AIM OF THE EXERCISE: Rewrite the records below, replacing every "doctor's finger" with "doctor's thumb" and leaving everything else unchanged.

TASK DATA:
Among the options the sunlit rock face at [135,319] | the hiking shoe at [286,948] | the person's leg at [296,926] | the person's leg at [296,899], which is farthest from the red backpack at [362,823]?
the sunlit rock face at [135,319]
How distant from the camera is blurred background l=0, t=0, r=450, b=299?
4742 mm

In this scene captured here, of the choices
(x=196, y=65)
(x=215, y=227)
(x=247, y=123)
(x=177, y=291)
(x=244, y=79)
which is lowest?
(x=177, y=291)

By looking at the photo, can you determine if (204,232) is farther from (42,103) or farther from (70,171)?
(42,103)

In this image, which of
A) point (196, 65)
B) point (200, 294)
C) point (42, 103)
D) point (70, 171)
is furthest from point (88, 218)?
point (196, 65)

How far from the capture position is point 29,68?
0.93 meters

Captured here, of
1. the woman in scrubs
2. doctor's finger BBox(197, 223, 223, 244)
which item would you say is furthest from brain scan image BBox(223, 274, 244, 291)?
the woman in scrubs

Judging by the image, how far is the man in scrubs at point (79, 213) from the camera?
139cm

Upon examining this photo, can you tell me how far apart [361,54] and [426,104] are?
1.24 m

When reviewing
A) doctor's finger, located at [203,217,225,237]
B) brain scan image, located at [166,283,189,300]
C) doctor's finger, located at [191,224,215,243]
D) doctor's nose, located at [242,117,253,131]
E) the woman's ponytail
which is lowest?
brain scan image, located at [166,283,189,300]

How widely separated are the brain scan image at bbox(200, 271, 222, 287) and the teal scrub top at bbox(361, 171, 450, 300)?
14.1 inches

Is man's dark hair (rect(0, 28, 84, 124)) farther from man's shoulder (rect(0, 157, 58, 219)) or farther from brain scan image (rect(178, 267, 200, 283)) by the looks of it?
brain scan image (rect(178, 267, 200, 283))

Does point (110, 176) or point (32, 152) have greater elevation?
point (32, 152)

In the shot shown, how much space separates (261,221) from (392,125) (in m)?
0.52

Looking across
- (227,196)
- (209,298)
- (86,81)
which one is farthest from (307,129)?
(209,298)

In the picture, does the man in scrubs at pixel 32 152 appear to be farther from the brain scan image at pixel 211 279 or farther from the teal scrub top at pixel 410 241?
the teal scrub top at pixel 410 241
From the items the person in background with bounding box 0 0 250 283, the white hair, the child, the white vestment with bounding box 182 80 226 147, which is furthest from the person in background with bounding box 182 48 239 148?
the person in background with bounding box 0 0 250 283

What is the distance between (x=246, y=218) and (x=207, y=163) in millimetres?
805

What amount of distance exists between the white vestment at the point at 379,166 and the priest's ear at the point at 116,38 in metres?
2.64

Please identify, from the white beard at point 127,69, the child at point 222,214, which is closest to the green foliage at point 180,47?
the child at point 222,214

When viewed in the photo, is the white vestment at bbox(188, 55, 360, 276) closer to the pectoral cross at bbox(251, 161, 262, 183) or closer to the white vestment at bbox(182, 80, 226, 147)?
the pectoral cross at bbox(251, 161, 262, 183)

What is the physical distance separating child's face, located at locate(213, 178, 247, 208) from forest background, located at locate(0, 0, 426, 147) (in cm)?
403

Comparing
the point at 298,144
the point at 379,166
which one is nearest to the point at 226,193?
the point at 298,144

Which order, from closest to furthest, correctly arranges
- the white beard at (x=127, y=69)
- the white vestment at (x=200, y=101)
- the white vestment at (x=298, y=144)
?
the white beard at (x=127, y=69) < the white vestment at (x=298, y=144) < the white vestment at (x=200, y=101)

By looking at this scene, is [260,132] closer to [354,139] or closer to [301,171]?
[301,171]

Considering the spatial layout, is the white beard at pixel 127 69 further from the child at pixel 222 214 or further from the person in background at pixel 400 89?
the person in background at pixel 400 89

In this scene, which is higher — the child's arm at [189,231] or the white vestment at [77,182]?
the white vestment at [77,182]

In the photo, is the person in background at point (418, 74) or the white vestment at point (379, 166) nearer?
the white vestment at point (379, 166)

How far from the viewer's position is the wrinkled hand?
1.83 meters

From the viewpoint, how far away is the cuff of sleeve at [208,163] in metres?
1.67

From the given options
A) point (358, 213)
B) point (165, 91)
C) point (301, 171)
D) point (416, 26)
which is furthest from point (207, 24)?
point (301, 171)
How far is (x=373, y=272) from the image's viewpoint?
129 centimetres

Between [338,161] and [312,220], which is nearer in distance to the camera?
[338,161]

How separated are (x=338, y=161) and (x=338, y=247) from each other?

PROBLEM SOLUTION:
Among the options the sunlit rock face at [135,319] | the hiking shoe at [286,948] | the person's leg at [296,926] | the person's leg at [296,899], which is farthest from the red backpack at [362,823]?
the sunlit rock face at [135,319]
How distant from the camera is blurred background l=0, t=0, r=450, b=299?
4742 mm

In this scene captured here, of the choices
(x=196, y=65)
(x=215, y=227)
(x=247, y=123)
(x=177, y=291)
(x=244, y=79)
which is lowest?
(x=177, y=291)

By looking at the photo, can you determine if (204,232) is farther from (42,103) or farther from (70,171)?
(42,103)

In this image, which of
A) point (196, 65)
B) point (200, 294)
C) point (42, 103)
D) point (70, 171)
is furthest from point (88, 218)?
point (196, 65)

How far from the capture position is point 29,68?
0.93 meters

Captured here, of
1. the woman in scrubs
2. doctor's thumb BBox(197, 223, 223, 244)
which item would you say is furthest from brain scan image BBox(223, 274, 244, 291)?
the woman in scrubs

Judging by the image, how far is the man in scrubs at point (79, 213) from the camera?
139cm

Upon examining this photo, can you tell me how far apart [361,54] and [426,104] are?
1.24 m

When reviewing
A) doctor's thumb, located at [203,217,225,237]
B) brain scan image, located at [166,283,189,300]
C) doctor's thumb, located at [191,224,215,243]
D) doctor's nose, located at [242,117,253,131]
E) the woman's ponytail
which is lowest?
brain scan image, located at [166,283,189,300]

How widely separated are the brain scan image at bbox(200, 271, 222, 287) and the teal scrub top at bbox(361, 171, 450, 300)?
14.1 inches

Is man's dark hair (rect(0, 28, 84, 124)) farther from man's shoulder (rect(0, 157, 58, 219)) or farther from brain scan image (rect(178, 267, 200, 283)) by the looks of it?
brain scan image (rect(178, 267, 200, 283))

Does point (110, 176) or point (32, 152) have greater elevation?
point (32, 152)

In the shot shown, how much space separates (261,221) from (392,125) (in m)?
0.52

Looking across
- (227,196)
- (209,298)
- (86,81)
which one is farthest from (307,129)?
(209,298)

In the picture, does the man in scrubs at pixel 32 152 appear to be farther from the brain scan image at pixel 211 279 or farther from the teal scrub top at pixel 410 241?
the teal scrub top at pixel 410 241
From the items the person in background with bounding box 0 0 250 283, the white hair, the child, the white vestment with bounding box 182 80 226 147, which is furthest from the person in background with bounding box 182 48 239 148?
the person in background with bounding box 0 0 250 283

What is the distance between (x=246, y=218) and (x=207, y=163) in millimetres?
805

What amount of distance exists between the white vestment at the point at 379,166 and the priest's ear at the point at 116,38 in metres?
2.64

Please identify, from the white beard at point 127,69, the child at point 222,214, which is closest to the green foliage at point 180,47?
the child at point 222,214

When viewed in the photo, is the white vestment at bbox(188, 55, 360, 276) closer to the pectoral cross at bbox(251, 161, 262, 183) or closer to the white vestment at bbox(182, 80, 226, 147)?
the pectoral cross at bbox(251, 161, 262, 183)

What is the physical distance separating child's face, located at locate(213, 178, 247, 208) from forest background, located at locate(0, 0, 426, 147) (in cm)?
403

Comparing
the point at 298,144
the point at 379,166
which one is nearest to the point at 226,193?
the point at 298,144

Which order, from closest to furthest, correctly arranges
- the white beard at (x=127, y=69)
- the white vestment at (x=200, y=101)
- the white vestment at (x=298, y=144)
?
the white beard at (x=127, y=69) < the white vestment at (x=298, y=144) < the white vestment at (x=200, y=101)

By looking at this scene, is [260,132] closer to [354,139] or closer to [301,171]?
[301,171]

Considering the spatial layout, is the white beard at pixel 127 69 further from the child at pixel 222 214 or further from the person in background at pixel 400 89?
the person in background at pixel 400 89

In this scene, which is higher — the child's arm at [189,231] or the white vestment at [77,182]?
the white vestment at [77,182]

In the photo, is the person in background at point (418, 74) or the white vestment at point (379, 166) nearer?
the white vestment at point (379, 166)

How far from the viewer's position is the wrinkled hand?
1.83 meters

From the viewpoint, how far away is the cuff of sleeve at [208,163] in metres?
1.67

From the given options
A) point (358, 213)
B) point (165, 91)
C) point (301, 171)
D) point (416, 26)
which is furthest from point (207, 24)?
point (301, 171)
How far is (x=373, y=272) from the image's viewpoint?
129 centimetres

Between [338,161] and [312,220], which is nearer in distance to the camera?
[338,161]

How separated are (x=338, y=161) and (x=338, y=247) from each other?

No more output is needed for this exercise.